BFH  v. - II R 33/98

Instanzenzug: (Verfahrensverlauf),

Gründe

I. Die Klägerin und Revisionsklägerin (Klägerin), eine Gemeinde, schloss 1995 mit der B-GmbH einen privatschriftlichen Geschäftsbesorgungsvertrag, durch den sich die B-GmbH verpflichtete, Grundbesitz für ein Wohngebiet bis zur Höhe eines Gesamtkaufpreises von ca. ... DM im eigenen Namen zu erwerben. Die für den Grunderwerb erforderlichen Verhandlungen sollte die Klägerin führen. Die Baugrundstücke sollten an Dritte verkauft werden, soweit nicht die Klägerin Eigenbedarf hatte. Öffentliche Flächen waren der Klägerin zu übertragen. Die B-GmbH übernahm den Verkauf der Grundstücke auf Weisung der Klägerin, die auch die erforderlichen Verkaufsverhandlungen führte.

Die Klägerin verpflichtete sich für den Fall, dass die Erlöse aus den Grundstücksverkäufen die Aufwendungen der B-GmbH nicht deckten, den verbleibenden Saldo einschließlich der in § 6 des Vertrags geregelten Nebenkosten auszugleichen. Ein Überschuss der Erlöse über die Aufwendungen sollte der Klägerin zustehen.

Die B-GmbH erwarb den im Vertrag bezeichneten Grundbesitz zu einem Kaufpreis von ... DM.

Der Beklagte und Revisionsbeklagte (das Finanzamt —FA—) setzte gegen die Klägerin gemäß § 1 Abs. 2 des Grunderwerbsteuergesetzes (GrEStG) 1983 Grunderwerbsteuer in Höhe von ... DM fest.

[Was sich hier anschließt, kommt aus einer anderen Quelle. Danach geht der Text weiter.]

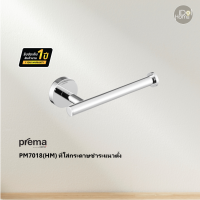 Prema(พรีมา) PM7018(HM) ที่ใส่กระดาษชำระแนวตั้ง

In die Bemessungsgrundlage bezog er außer dem Kaufpreis folgende, nach einer Zwischenabrechnung bis dahin angefallene Nebenkosten ein:

Notarkosten ... DM

Grunderwerbsteuer ... DM

Gebühren ... DM

Erschließungskosten ... DM

Verwaltungskosten ... DM

Finanzierungskosten ... DM.

Der Einspruch der Klägerin hatte nur insoweit Erfolg, als das FA die Bemessungsgrundlage um die Erschließungskosten minderte, dafür aber Grundsteuer in Höhe von ... DM einbezog.

Das Finanzgericht (FG), dessen Urteil in Entscheidungen der Finanzgerichte (EFG) 1998, 1537 veröffentlicht ist, wies die Klage als unbegründet ab.

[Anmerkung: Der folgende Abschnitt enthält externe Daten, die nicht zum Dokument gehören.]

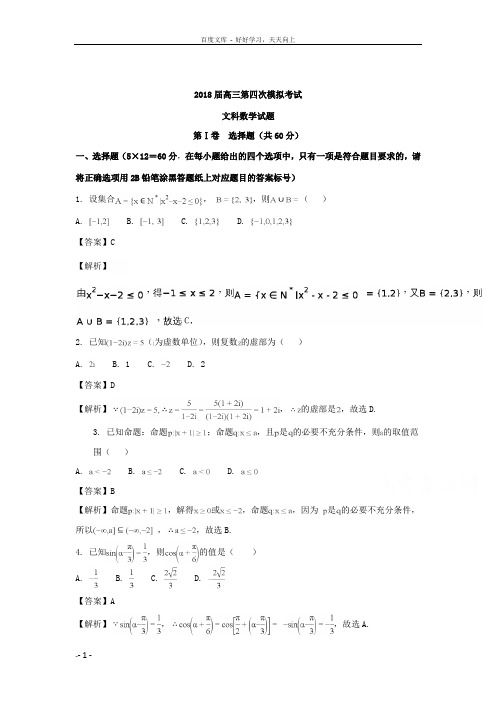 安徽省淮南市第二中学宿城第一中学2018届高三第四次考试数学文试题含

Mit der Revision rügt die Klägerin Verletzung materiellen Rechts.

Sie beantragt, das sowie den Grunderwerbsteuerbescheid vom…in der Gestalt der Einspruchsentscheidung vom…aufzuheben.

Das FA beantragt, die Revision zurückzuweisen.

II. Die Revision ist zum Teil begründet. Unter Aufhebung der Vorentscheidung sowie der Einspruchsentscheidung und Abweisung der weitergehenden Klage ist der Grunderwerbsteuerbescheid dahin zu ändern, dass die Grunderwerbsteuer auf ... DM herabgesetzt wird (§ 126 Abs. 3 Nr. 1 der FinanzgerichtsordnungFGO—). Das FG hat zwar zutreffend angenommen, dass die Klägerin durch den Abschluss des Geschäftsbesorgungsvertrags mit der B-GmbH an dem von dieser erworbenen Grundstück eine Verwertungsbefugnis i.S. von § 1 Abs. 2 GrEStG 1983 erlangt hat. Rechtsfehlerhaft ist dagegen die Auffassung des FG, dass auch die Finanzierungskosten, die Verwaltungskosten und die Grundsteuer zur Gegenleistung i.S. von § 8 Abs. 1 GrEStG 1983 gehörten.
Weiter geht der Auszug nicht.